Gadis itu baru berusia 21 tahun, dia belum genap mencapai gelar sarjana dalam hidupnya. Gadis itu merupakan anak kedua dari tiga bersaudara. Merupakan anak tengah, menjadikan gadis itu sudah terbiasa diabaikan. Tidak seperti sang kakak yang sangat di gadang-gadang menjadi yang terbaik bagi contoh adik-adiknya kelak. Atau si bungsu yag terus menerus disayang meski tak kunjung berbuah hasil kerja kerasnya. Gadis itu sudah terbiasa memiliki dunia sendiri. Gadis itu tumbuh bersama buku, jadwal les yang padat, dunia maya yang pekat. Gadis itu tumbuh bersama kesedihan akan ketidakpedulian kedua oragtuanya.
Gadis muda itu cukup pandai, karena hanya kepandaiannyalah yang mampu ia tunjukan dan ia banggakan di hadapan kedua orangtuanya, agar keberadaan gadis ini tersadar oleh orangtuanya. Tidak banyak yang gadis ini tau tentang cinta, karena ia tidak tumbuh dengan itu. Ia tumbuh dengan khayalan kisah percintaan yang ia dapat dari dunia maya. Ia tertawa dari novel komedi yang dibacanya. Ia terharu oleh postingan kesedihan peperangan yang ia lihat di berita.
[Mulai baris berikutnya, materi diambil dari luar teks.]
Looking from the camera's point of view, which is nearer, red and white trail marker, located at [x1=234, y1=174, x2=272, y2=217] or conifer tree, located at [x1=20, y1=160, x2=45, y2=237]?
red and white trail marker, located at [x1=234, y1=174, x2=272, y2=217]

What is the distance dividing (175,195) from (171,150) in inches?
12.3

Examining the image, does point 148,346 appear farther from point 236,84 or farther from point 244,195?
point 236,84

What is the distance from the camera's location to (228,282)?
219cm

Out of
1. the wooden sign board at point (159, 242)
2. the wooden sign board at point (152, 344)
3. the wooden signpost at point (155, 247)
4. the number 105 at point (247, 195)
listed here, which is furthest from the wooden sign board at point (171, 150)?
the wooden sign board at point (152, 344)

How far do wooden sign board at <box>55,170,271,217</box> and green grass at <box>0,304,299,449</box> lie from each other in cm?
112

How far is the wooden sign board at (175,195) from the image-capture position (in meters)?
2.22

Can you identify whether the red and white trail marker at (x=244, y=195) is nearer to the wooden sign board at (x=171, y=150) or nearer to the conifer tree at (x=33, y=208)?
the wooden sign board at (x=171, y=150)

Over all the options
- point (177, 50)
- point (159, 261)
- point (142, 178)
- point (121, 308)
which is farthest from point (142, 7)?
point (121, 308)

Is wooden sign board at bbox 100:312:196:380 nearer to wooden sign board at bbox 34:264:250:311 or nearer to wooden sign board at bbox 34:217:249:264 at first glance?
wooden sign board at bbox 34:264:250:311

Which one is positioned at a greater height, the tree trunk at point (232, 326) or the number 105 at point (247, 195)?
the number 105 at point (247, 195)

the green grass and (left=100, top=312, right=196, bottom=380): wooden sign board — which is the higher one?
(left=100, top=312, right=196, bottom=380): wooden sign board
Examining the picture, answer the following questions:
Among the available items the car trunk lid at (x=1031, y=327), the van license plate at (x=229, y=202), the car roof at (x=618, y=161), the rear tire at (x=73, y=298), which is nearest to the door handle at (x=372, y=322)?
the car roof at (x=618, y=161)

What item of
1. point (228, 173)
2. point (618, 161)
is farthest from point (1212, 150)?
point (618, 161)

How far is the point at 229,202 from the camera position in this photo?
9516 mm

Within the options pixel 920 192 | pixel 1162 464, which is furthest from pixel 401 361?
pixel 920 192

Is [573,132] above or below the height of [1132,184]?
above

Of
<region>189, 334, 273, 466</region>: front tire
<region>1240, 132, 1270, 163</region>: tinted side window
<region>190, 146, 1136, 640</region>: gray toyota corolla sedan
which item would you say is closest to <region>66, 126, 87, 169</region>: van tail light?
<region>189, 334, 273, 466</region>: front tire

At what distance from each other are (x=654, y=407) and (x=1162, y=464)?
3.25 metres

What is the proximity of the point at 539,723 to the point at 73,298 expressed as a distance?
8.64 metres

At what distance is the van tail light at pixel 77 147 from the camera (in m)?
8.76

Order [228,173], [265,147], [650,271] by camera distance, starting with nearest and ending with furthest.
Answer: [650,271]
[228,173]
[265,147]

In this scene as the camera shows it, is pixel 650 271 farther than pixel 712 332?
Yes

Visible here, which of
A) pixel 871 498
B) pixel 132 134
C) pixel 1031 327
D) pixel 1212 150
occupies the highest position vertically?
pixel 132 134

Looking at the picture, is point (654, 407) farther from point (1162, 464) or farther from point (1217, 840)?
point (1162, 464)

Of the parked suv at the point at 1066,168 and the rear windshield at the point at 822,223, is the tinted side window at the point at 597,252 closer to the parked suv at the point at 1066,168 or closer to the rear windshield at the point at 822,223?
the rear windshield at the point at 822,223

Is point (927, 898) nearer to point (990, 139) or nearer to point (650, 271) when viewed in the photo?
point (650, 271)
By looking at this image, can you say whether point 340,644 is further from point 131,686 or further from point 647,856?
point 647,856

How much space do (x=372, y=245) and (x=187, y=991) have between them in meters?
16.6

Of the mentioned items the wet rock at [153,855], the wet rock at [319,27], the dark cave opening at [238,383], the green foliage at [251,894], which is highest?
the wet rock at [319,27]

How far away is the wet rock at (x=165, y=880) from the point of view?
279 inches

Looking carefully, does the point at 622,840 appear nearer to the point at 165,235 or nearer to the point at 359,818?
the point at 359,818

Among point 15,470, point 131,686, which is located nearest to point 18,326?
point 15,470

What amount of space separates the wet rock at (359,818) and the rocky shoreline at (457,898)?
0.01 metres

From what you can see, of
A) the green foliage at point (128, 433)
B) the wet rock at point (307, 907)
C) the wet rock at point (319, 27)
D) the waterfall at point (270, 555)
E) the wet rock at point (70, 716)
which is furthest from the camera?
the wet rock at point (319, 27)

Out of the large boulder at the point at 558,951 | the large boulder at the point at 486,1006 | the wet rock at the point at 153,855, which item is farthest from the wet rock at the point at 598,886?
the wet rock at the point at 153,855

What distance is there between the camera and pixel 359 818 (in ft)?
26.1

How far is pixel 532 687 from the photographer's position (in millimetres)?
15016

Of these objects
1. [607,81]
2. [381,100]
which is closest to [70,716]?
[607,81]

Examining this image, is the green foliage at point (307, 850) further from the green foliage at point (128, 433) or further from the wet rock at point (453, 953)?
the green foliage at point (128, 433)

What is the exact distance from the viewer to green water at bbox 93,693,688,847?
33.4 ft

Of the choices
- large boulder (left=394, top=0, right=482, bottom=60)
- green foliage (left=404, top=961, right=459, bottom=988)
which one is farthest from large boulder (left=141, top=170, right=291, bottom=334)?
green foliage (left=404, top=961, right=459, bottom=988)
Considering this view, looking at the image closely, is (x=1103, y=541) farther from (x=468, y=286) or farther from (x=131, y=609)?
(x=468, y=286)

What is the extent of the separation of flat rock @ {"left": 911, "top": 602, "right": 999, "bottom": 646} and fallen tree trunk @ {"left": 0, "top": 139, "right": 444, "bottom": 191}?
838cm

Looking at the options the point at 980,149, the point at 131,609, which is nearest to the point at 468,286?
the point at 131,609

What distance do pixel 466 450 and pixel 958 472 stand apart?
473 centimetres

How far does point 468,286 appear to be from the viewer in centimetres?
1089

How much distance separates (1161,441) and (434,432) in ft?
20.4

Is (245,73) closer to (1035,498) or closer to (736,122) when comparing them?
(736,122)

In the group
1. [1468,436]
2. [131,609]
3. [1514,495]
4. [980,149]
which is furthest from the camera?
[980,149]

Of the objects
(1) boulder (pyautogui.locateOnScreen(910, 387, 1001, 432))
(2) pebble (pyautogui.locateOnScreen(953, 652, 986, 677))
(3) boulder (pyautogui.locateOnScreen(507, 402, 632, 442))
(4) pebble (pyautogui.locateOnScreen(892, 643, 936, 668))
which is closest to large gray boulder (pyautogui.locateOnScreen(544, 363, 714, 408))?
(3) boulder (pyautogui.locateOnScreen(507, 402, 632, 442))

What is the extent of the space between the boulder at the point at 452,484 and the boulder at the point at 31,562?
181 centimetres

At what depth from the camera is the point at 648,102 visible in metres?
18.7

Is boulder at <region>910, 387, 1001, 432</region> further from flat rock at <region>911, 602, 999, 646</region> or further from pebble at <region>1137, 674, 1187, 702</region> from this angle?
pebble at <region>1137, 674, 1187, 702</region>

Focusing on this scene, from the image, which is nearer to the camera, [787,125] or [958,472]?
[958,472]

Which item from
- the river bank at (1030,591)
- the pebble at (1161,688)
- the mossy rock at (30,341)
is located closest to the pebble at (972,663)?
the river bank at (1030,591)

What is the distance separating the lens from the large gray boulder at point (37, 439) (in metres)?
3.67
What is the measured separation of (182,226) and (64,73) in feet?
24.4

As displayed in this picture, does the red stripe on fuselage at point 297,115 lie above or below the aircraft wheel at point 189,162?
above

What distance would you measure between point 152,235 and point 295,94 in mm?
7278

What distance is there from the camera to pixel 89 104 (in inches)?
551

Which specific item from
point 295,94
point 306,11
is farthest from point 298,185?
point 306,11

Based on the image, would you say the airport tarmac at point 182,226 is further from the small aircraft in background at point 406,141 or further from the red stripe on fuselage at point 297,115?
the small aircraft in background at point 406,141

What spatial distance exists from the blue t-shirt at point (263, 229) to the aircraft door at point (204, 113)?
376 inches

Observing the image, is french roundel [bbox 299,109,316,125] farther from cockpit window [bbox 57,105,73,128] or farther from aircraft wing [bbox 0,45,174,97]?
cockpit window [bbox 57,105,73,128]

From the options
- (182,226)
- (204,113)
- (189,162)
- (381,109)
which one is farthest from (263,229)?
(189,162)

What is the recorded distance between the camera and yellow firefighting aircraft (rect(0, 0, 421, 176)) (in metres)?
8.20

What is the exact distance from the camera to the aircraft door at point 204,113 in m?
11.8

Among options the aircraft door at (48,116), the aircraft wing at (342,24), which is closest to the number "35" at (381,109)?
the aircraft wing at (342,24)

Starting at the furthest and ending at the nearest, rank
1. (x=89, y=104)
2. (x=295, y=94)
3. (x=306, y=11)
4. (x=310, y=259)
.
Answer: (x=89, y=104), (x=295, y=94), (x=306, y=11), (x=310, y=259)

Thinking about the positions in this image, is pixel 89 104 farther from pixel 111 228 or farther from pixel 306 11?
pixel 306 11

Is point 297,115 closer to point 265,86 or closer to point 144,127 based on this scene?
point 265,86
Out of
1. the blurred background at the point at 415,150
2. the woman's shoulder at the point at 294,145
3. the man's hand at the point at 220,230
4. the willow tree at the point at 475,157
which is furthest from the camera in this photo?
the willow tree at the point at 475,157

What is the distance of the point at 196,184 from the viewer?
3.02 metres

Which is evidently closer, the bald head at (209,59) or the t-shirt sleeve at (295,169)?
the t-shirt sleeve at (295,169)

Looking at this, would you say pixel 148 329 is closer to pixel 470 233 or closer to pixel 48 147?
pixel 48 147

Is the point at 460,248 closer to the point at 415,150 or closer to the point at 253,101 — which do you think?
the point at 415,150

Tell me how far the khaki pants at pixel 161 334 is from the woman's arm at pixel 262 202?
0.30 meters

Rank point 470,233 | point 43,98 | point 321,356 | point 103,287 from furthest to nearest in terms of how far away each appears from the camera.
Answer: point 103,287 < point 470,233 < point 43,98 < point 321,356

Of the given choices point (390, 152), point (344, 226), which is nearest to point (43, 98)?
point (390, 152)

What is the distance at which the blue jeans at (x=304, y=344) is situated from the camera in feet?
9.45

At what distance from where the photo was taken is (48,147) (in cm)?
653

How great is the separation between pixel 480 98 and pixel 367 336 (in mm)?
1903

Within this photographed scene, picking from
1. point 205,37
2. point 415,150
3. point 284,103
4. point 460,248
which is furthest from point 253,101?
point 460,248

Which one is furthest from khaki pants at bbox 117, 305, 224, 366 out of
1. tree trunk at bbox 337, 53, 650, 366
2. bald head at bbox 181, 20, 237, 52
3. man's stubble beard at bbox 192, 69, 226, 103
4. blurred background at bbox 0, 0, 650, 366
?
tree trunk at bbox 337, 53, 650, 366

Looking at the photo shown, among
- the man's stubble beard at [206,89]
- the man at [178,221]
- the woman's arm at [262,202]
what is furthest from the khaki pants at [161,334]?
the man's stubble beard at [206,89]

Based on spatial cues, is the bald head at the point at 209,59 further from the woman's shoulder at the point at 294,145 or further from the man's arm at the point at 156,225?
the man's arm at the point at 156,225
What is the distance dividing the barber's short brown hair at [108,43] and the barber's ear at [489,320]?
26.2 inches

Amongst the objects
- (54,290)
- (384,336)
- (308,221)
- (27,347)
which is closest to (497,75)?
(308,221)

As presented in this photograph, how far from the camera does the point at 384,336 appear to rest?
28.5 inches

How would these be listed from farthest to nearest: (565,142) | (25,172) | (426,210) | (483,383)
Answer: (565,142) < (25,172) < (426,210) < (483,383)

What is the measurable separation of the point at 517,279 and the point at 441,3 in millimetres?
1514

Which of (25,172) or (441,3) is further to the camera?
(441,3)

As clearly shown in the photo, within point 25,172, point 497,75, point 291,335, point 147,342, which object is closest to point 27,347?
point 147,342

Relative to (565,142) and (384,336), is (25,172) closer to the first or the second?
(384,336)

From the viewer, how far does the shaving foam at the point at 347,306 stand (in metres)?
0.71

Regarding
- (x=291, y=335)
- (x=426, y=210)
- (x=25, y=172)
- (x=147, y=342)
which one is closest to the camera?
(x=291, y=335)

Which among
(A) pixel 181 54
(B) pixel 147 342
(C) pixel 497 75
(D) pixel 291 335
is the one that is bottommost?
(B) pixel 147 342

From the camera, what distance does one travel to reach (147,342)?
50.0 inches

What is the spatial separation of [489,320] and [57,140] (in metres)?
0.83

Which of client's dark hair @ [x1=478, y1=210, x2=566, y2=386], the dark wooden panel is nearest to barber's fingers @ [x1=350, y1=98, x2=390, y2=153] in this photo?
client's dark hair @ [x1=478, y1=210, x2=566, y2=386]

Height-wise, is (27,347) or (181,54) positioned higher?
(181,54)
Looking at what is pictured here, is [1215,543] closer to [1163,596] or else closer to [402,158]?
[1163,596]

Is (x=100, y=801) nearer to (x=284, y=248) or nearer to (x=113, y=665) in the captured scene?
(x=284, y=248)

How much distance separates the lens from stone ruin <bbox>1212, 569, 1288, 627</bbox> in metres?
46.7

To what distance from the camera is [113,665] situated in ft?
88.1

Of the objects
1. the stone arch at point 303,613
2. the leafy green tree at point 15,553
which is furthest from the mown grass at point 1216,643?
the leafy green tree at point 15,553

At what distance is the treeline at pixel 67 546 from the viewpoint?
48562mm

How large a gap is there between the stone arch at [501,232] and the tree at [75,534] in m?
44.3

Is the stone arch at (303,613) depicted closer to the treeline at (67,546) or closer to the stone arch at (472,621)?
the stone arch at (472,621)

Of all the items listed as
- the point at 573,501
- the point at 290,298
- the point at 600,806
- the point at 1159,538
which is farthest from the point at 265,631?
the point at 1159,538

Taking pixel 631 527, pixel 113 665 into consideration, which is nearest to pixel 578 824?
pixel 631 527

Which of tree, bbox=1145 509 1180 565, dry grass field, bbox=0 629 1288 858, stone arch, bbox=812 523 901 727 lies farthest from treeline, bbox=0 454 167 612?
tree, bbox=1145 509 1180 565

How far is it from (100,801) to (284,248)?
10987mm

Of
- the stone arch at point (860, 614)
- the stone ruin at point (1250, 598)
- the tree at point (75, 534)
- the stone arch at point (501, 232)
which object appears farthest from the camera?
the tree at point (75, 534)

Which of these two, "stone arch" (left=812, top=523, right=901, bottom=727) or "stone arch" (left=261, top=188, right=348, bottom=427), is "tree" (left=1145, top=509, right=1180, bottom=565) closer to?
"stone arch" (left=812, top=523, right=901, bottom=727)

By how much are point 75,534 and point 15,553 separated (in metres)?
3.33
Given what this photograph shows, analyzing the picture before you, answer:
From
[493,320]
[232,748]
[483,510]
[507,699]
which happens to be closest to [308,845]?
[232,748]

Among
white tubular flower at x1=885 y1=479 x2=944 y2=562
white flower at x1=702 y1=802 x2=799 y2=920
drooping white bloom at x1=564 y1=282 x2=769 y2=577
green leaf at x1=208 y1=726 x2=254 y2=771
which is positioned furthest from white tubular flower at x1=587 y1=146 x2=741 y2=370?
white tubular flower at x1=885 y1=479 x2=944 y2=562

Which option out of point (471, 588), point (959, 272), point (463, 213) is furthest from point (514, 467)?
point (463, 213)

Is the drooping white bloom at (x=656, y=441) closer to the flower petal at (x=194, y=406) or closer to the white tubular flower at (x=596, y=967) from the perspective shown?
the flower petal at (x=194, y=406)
Gadis muda ini diberi banyak keleluasaan dalam menjalani hidup. Entah ini merupakan keleluasaan atau ketidakpedulian yang ia terima, ia bahkan tidak ambil pusing untuk memikirkan hal itu. Gadis ini cukup pandai bersyukur, ia tidak gampang mengeluh. Karena pada siapa ia bisa mengadu?
Gadis muda ini belum cukup dewasa untuk melalui hari-hari di kehidupan dunia. Ia masih terlihat kekanak-kanakan. Ia bahkan tidak dapat melihat jernih tanpa kacamatanya, ia tidak bisa mengatur keuangannya, ia bakhan tidak tahu bagaimana berpacaran, bagaimana mengungkapkan perasaan pada orang lain.
Gadis muda ini masih mencoba bertahan hidup di usainya yang ke 21.